Alternatively, ARIA allows developers to annotate elements with attributes to override the default role and semantic properties of an element - but not to expose any accessible actions.
In either case there's a one-to-one correspondence between a DOM node and a node in the accessibility tree, and there is minimal fine-grained control over the semantics of the corresponding accessibility node.
Web apps that push the boundaries of what's possible on the web struggle to make them accessible because the APIs aren't yet sufficient - in particular, they are much less expressive than the native APIs that the browser communicates with.
In the description of each of the phases of the Accessibility Object Model spec below, we discuss specific gaps - things that currently can't be achieved using current web accessibility APIs, or can't be achieved without cumbersome workarounds.
This spec proposes the Accessibility Object Model (AOM). We plan to split this work into four phases, which will respectively allow authors to:
- modify the semantic properties of the accessibility node associated with a particular DOM node,
- directly respond to events (or actions) from assistive technology,
- create virtual accessibility nodes which are not directly associated with a DOM node, and
- programmatically explore the accessibility tree and access the computed properties of accessibility nodes.

(Source data)
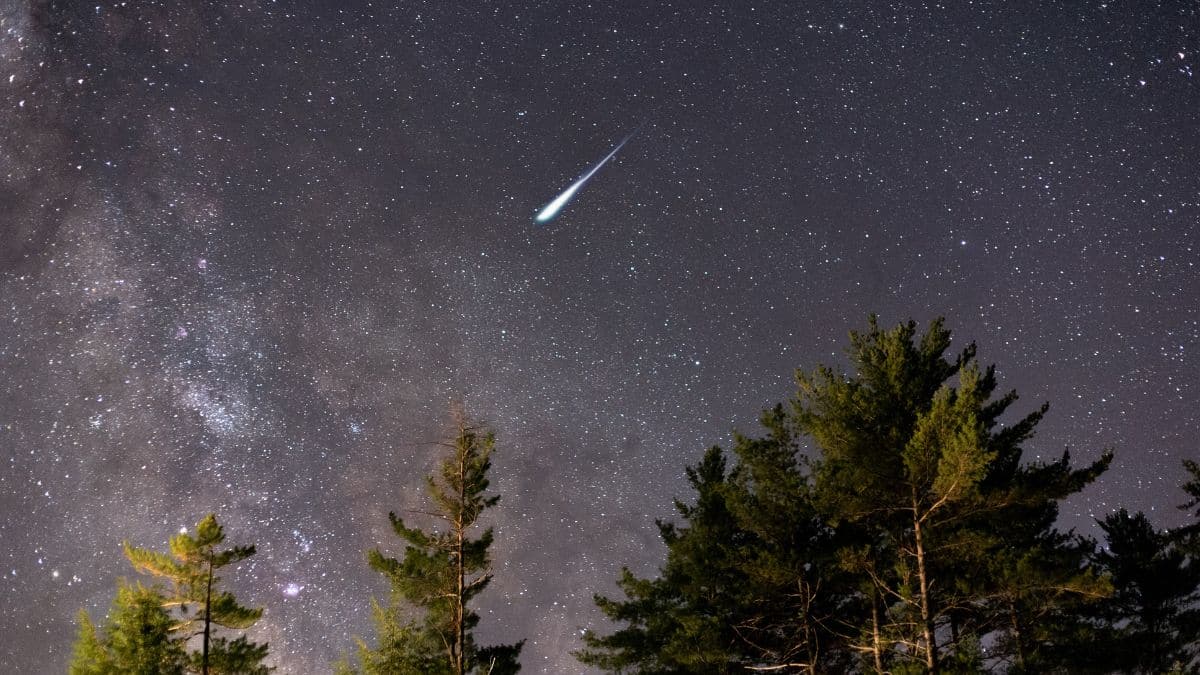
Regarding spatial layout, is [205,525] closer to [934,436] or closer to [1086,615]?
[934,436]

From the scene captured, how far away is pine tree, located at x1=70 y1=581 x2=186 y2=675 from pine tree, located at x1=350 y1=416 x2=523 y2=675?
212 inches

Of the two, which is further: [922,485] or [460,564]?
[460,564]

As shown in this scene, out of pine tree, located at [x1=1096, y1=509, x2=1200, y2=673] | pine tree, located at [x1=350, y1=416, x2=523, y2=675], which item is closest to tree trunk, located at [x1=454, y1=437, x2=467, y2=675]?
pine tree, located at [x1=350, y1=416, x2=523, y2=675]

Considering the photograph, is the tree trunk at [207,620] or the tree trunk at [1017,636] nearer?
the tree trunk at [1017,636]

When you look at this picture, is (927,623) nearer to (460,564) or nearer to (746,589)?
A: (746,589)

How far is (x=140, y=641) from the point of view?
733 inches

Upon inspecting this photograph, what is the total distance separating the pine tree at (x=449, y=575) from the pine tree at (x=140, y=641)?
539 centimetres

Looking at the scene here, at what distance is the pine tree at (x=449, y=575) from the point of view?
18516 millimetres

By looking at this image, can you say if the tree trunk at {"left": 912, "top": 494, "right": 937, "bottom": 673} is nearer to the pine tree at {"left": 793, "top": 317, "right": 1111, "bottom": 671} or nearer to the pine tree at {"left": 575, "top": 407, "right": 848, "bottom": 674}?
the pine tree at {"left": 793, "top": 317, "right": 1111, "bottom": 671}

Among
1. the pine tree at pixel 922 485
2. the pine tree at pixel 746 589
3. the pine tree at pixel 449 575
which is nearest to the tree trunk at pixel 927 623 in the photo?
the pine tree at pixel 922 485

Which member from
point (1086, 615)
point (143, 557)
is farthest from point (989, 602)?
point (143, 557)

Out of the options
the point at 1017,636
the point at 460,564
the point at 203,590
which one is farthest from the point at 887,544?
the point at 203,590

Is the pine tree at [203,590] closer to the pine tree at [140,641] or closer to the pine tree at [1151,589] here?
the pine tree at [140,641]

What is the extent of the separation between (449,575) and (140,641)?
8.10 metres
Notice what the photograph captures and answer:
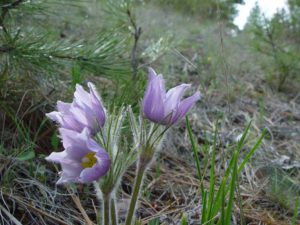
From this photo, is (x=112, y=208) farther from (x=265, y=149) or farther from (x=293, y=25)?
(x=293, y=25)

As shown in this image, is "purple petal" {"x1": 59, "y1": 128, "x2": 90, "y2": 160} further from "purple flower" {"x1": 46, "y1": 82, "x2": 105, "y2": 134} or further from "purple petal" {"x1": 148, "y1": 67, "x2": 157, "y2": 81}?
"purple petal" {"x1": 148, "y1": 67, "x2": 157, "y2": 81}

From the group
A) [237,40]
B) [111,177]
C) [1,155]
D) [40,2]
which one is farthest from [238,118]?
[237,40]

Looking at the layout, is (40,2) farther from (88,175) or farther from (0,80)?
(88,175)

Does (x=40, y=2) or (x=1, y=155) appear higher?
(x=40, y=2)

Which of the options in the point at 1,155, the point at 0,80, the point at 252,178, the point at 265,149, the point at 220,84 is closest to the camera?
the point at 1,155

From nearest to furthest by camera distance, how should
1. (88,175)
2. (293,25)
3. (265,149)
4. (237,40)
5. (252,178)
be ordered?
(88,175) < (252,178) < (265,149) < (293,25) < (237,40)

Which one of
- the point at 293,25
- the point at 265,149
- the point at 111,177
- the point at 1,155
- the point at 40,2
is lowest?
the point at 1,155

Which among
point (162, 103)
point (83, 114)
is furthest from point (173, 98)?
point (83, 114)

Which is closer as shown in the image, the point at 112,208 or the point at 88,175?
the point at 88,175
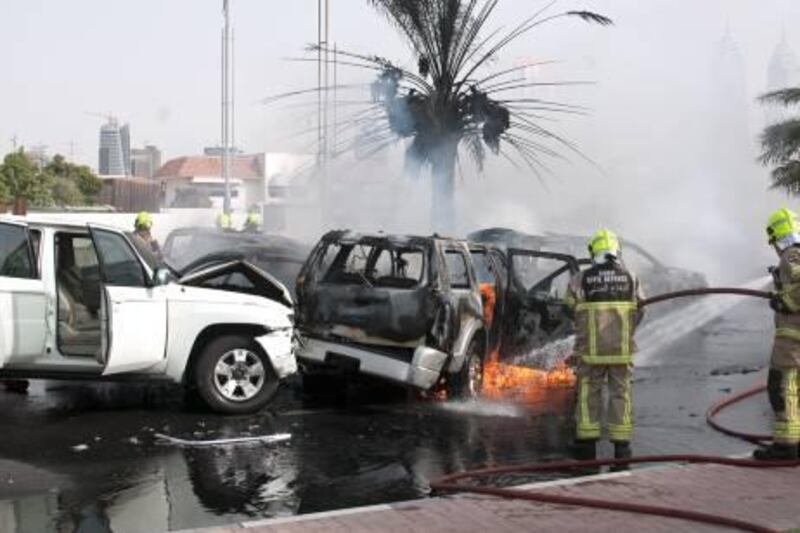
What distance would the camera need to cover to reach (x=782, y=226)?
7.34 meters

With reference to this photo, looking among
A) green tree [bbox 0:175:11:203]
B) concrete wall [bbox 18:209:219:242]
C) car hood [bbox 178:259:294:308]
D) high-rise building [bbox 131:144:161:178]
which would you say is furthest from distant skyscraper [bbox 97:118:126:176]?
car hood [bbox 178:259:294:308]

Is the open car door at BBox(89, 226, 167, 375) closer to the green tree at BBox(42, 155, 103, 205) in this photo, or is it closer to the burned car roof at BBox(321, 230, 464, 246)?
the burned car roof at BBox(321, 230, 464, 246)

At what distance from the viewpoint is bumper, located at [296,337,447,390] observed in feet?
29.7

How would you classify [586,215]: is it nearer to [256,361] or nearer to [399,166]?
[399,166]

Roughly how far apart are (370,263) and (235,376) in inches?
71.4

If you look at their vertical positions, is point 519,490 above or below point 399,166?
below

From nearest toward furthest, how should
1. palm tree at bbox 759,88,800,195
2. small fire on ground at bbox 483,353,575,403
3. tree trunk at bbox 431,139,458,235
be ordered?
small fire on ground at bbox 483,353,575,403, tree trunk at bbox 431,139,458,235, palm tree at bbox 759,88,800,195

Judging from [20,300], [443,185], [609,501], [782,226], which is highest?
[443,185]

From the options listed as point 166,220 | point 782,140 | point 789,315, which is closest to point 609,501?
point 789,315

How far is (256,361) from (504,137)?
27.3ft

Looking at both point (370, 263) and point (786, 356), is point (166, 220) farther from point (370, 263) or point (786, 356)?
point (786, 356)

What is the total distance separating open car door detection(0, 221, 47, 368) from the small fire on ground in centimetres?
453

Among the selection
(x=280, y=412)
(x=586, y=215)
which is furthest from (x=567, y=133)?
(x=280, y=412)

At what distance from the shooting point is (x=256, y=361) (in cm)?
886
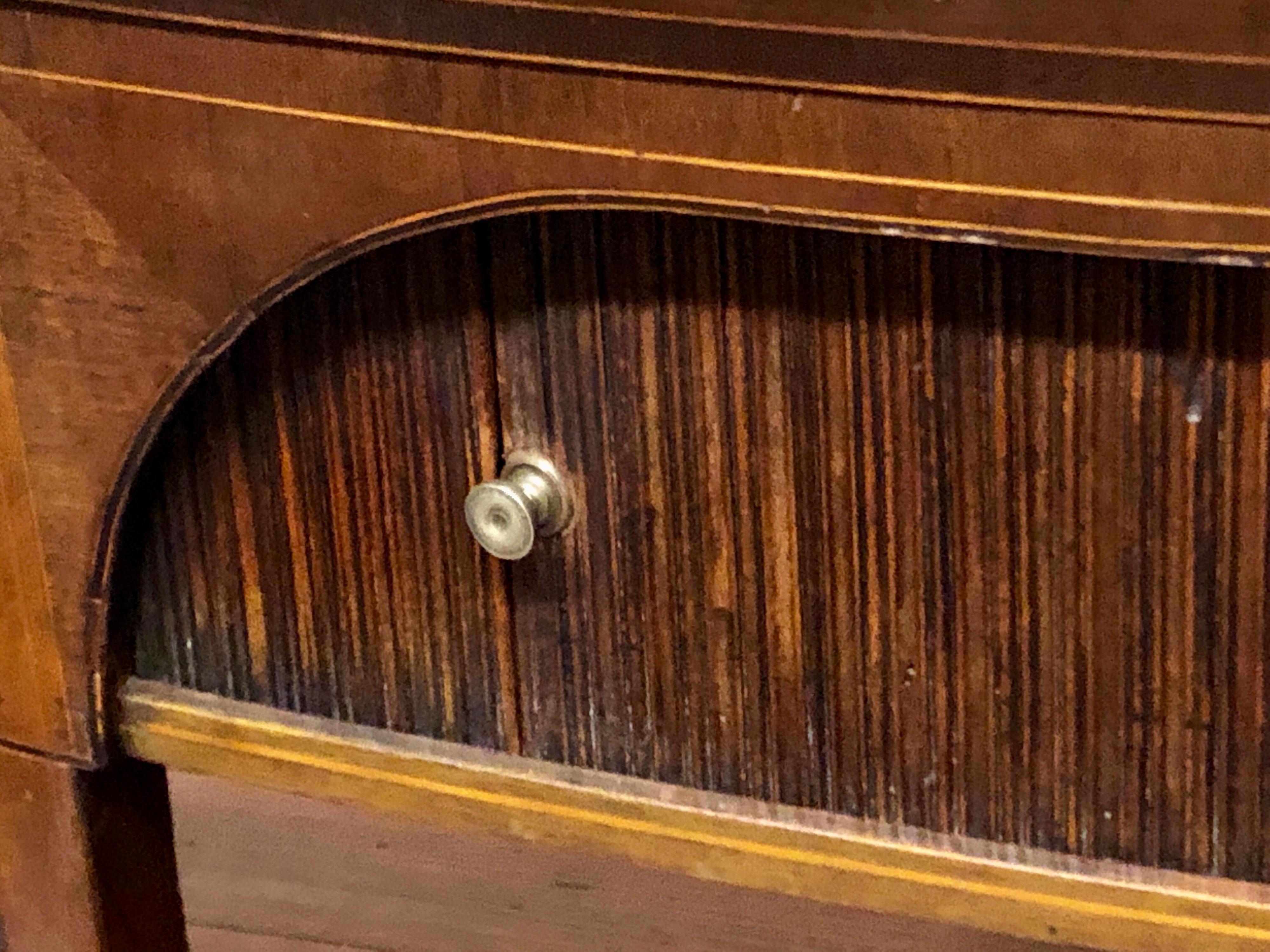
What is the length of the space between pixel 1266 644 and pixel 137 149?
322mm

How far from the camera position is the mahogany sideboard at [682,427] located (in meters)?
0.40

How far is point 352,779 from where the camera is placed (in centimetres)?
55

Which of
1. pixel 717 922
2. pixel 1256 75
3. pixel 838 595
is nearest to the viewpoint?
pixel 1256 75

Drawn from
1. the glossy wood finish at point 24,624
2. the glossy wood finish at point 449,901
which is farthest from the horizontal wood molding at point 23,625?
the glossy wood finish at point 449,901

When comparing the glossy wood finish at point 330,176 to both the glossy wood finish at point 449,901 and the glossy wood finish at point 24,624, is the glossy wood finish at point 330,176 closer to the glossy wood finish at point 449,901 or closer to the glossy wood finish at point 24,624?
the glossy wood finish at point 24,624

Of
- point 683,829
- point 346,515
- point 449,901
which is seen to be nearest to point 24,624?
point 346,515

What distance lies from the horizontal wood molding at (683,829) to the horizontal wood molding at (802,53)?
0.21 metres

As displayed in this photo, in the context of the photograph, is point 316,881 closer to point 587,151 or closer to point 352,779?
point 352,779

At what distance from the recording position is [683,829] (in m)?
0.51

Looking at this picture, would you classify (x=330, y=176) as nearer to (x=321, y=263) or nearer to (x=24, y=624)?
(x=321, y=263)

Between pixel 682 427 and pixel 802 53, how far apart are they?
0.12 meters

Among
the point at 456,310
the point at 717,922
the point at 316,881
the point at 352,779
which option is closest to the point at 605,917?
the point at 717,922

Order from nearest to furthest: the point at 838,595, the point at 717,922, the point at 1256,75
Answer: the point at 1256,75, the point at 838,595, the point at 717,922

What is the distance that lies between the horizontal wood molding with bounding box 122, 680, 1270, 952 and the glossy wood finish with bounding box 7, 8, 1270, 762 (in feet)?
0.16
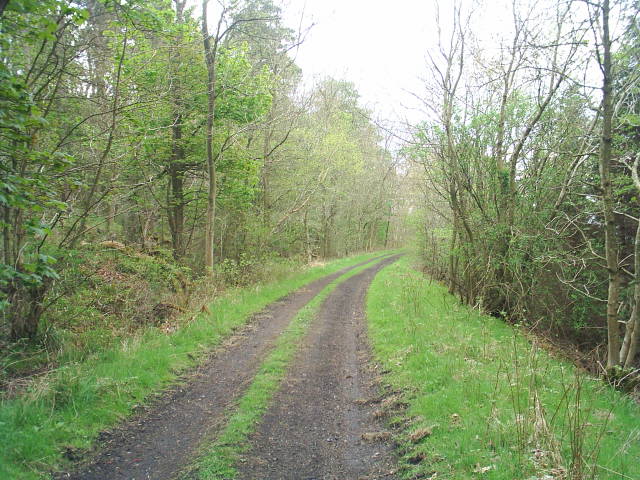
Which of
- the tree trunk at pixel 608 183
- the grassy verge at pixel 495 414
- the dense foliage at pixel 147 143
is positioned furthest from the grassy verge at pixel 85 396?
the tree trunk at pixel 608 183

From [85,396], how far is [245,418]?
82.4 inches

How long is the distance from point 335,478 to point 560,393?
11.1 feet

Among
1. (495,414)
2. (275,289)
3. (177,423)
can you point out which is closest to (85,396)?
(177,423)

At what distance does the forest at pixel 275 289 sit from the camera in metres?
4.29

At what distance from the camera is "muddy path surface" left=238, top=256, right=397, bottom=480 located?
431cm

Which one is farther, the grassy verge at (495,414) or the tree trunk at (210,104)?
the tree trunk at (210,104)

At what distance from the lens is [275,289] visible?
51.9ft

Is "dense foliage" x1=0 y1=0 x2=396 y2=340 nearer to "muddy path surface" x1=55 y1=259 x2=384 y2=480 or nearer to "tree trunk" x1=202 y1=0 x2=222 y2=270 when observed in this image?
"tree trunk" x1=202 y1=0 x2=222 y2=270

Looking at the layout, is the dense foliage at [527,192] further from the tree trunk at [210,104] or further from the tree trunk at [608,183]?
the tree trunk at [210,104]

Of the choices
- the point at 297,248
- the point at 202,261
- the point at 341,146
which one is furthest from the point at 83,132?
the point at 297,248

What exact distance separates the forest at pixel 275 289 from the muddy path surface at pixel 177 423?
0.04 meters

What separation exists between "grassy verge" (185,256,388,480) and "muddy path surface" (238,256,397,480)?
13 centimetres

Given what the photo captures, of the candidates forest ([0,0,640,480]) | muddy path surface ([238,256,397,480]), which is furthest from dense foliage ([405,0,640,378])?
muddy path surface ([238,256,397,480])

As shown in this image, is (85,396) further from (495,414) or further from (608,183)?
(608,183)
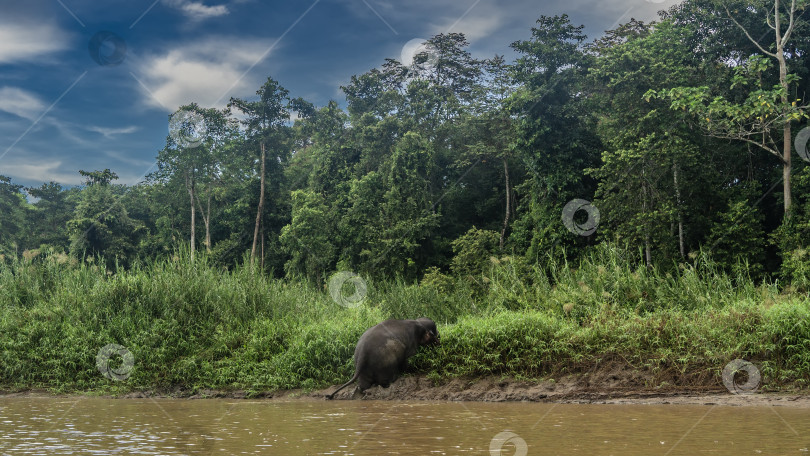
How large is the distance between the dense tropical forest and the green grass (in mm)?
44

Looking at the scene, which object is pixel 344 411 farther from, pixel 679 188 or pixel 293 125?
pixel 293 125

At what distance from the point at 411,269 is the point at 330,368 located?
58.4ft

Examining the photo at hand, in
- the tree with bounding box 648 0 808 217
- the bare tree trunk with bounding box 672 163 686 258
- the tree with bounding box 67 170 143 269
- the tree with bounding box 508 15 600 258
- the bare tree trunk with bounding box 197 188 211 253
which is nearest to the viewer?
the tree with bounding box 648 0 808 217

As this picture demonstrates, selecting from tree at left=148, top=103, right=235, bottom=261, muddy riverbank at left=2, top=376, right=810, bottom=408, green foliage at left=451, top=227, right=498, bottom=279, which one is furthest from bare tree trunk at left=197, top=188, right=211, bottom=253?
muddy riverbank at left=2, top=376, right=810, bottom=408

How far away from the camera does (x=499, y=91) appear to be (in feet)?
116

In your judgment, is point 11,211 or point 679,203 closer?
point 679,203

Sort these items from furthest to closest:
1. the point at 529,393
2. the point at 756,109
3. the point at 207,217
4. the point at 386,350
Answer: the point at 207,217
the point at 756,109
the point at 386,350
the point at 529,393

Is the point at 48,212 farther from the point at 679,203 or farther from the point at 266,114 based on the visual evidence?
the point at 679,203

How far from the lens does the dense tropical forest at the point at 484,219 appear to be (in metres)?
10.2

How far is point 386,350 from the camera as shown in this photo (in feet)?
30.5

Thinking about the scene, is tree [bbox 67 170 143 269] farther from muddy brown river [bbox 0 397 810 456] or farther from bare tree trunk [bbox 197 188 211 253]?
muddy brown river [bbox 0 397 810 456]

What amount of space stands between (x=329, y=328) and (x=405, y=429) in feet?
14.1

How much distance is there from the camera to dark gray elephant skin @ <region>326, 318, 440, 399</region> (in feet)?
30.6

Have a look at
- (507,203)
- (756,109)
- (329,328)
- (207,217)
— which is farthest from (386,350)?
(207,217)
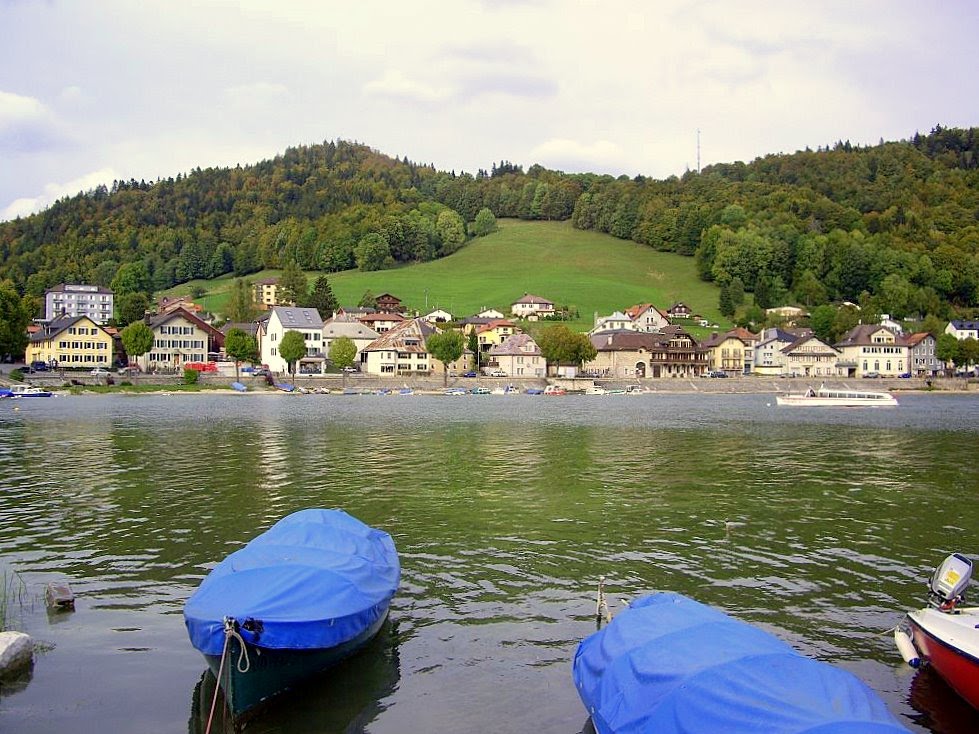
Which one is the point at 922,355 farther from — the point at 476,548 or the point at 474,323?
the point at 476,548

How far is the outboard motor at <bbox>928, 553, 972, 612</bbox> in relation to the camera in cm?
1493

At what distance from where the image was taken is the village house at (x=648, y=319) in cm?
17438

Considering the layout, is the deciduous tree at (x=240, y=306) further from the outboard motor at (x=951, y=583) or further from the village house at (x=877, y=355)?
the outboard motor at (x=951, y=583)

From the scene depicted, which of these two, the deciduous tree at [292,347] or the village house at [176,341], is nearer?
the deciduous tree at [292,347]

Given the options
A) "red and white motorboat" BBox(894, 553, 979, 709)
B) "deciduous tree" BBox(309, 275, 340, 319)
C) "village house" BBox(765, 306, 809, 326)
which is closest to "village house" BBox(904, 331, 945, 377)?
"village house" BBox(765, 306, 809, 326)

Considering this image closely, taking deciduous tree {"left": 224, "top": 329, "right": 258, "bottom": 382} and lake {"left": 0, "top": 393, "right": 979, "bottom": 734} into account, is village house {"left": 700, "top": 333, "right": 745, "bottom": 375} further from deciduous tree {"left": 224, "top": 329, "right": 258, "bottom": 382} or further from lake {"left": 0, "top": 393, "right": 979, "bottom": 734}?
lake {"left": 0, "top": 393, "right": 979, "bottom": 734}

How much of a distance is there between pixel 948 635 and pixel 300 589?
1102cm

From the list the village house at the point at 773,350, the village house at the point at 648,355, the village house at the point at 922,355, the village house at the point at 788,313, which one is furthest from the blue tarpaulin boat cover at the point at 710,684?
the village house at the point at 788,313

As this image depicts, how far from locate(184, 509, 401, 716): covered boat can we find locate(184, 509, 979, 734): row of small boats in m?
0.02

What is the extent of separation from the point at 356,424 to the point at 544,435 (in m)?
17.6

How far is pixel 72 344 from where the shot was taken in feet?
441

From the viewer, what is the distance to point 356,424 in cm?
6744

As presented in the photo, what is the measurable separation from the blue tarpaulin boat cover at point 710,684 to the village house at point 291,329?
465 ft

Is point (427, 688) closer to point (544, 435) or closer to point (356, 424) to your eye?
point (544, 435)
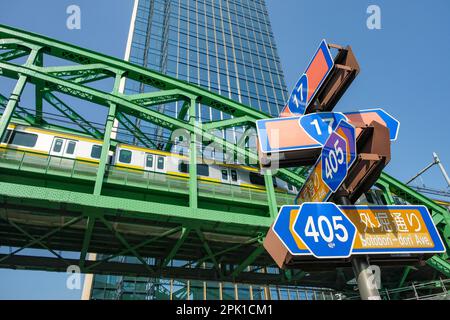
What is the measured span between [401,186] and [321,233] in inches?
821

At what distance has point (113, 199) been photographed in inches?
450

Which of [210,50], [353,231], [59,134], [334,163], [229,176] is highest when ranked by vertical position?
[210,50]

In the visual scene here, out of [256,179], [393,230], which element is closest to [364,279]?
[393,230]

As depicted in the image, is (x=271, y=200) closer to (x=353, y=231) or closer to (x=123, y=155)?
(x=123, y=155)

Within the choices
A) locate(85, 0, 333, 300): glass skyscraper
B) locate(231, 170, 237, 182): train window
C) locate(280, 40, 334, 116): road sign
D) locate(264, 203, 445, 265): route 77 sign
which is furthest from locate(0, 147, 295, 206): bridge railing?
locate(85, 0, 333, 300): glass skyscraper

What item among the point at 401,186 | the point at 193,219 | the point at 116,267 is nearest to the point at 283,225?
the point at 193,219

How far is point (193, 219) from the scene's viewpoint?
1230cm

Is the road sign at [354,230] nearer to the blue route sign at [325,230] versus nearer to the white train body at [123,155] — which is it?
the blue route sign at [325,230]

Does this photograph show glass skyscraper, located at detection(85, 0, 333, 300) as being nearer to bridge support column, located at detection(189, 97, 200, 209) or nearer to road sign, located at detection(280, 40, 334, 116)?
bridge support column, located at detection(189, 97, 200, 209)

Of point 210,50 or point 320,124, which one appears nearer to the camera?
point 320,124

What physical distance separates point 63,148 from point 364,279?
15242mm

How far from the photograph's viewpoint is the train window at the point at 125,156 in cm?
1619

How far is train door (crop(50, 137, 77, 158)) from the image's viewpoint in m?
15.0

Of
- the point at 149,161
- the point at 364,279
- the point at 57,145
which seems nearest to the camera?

▶ Exercise description
Write out, word for word, the stretch of the Accessibility Object Model passage from "Alternatively, ARIA allows" through "browser communicates with.". These lines were taken from a separate source.

▶ Correct response
Alternatively, ARIA allows developers to annotate elements with attributes to override the default role and semantic properties of an element - but not to expose any accessible actions.
In either case there's a one-to-one correspondence between a DOM node and a node in the accessibility tree, and there is minimal fine-grained control over the semantics of the corresponding accessibility node.
Web apps that push the boundaries of what's possible on the web struggle to make them accessible because the APIs aren't yet sufficient - in particular, they are much less expressive than the native APIs that the browser communicates with.